Premier film d’Antoine Santana (fidèle bras droit de Benoît Jacquot dont il est l’assistant depuis plus de 10 ans), Un Moment de bonheur raconte la rencontre de deux personnages en fuite. Philippe, 25 ans, vient d’Orléans et arrive à Arcachon, où vit sa sœur, pour servir dans un restaurant. Il y croise Betty, jeune maman qui vient de s’installer avec son fils Damien dans l’appartement voisin. Dans une audacieuse boucle narrative, le film fait se rejoindre tragiquement leurs parcours : un matin, après une altercation avec son patron, Philippe prend la fuite en volant une camionnette, puis un flash-back nous raconte l’histoire de Betty, aux prises avec un père intolérant et violent, et dont le fils, perturbé et solitaire, s’évade le même jour de l’école…

Le tour de force de Un Moment de bonheur est de s’organiser autour de cette notion de « timing », non pas le minutage d’un film d’action, mais au sens d’intersection temporelle, un recoupage qui va permettre la rencontre de Betty et Philippe, leur offrir un moment de bonheur dans l’ignorance des circonstances malheureuses qui les ont menés là. Il y a donc avant tout une belle figure de scénario, à laquelle sont malheureusement asservis les autres éléments du film. Plus précisément, Un Moment de bonheur souffre d’un grave déséquilibre : la relation de Betty à son enfant, sa vie de jeune mère confrontée aux exigences de la société (l’éducation, le travail) et à la violence de son père -Olivier Gourmet, toujours efficace dans le rôle du père louche et inquiétant- inspire beaucoup plus Antoine Santana que le parcours de Philippe, personnage moins défini et creusé que Betty. Malgré la prestation très honorable de Malik Zidi, Philippe reste une figure en creux, primaire dans sa solitude et sa révolte, un héros qui, pour être trop vu de l’intérieur par son auteur -piège de l’identification- est finalement dépourvu d’intériorité.
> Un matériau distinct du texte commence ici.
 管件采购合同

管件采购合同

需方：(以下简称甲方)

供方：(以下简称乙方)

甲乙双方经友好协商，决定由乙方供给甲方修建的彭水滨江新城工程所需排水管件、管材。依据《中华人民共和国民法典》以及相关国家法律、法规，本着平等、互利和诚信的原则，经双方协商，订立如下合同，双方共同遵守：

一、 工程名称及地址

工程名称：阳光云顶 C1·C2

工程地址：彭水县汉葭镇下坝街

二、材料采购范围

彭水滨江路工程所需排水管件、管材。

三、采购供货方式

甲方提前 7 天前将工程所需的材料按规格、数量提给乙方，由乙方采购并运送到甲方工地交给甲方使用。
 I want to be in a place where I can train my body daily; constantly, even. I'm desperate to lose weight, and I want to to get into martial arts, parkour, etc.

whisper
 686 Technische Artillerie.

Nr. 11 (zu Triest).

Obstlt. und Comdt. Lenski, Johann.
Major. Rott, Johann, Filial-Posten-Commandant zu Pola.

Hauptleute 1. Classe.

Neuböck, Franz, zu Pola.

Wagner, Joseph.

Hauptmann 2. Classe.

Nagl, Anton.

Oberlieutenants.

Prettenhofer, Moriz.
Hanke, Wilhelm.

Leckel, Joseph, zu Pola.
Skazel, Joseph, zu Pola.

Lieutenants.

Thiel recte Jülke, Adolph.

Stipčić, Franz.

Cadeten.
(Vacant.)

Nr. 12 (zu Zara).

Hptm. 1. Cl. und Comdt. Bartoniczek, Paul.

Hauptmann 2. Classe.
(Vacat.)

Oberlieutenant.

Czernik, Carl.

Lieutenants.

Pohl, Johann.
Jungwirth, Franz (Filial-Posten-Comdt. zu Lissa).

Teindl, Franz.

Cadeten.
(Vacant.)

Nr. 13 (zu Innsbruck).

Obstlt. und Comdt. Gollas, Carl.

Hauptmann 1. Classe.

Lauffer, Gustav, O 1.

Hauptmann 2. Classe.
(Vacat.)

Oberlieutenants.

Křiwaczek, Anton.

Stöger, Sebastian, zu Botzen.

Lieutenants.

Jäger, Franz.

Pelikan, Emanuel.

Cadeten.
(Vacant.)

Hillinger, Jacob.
Un Moment de bonheur émeut aussi grâce à la justesse de la relation trouble, mais intense, de Betty à son fils : leur différence d’âge est minime, ils sont presque frère et sœur, et Damien épouse à sa manière la révolte de sa mère. Dans ce faisceau de relations et d’influences (parentale, sociale), le refus du passage à l’âge adulte de Betty fait que son personnage échappe à la conformité, sa propre enfance est grandie par son amour pour son fils. Et l’on se dit que le film à faire était là, et non dans la fidélité à un scénario qui, à l’écran, apparaît comme un « bricolage » narratif -toute la première partie du film reste lettre morte, et empêche la rencontre entre Philippe et Betty de devenir le coup de foudre qu’il prétend être.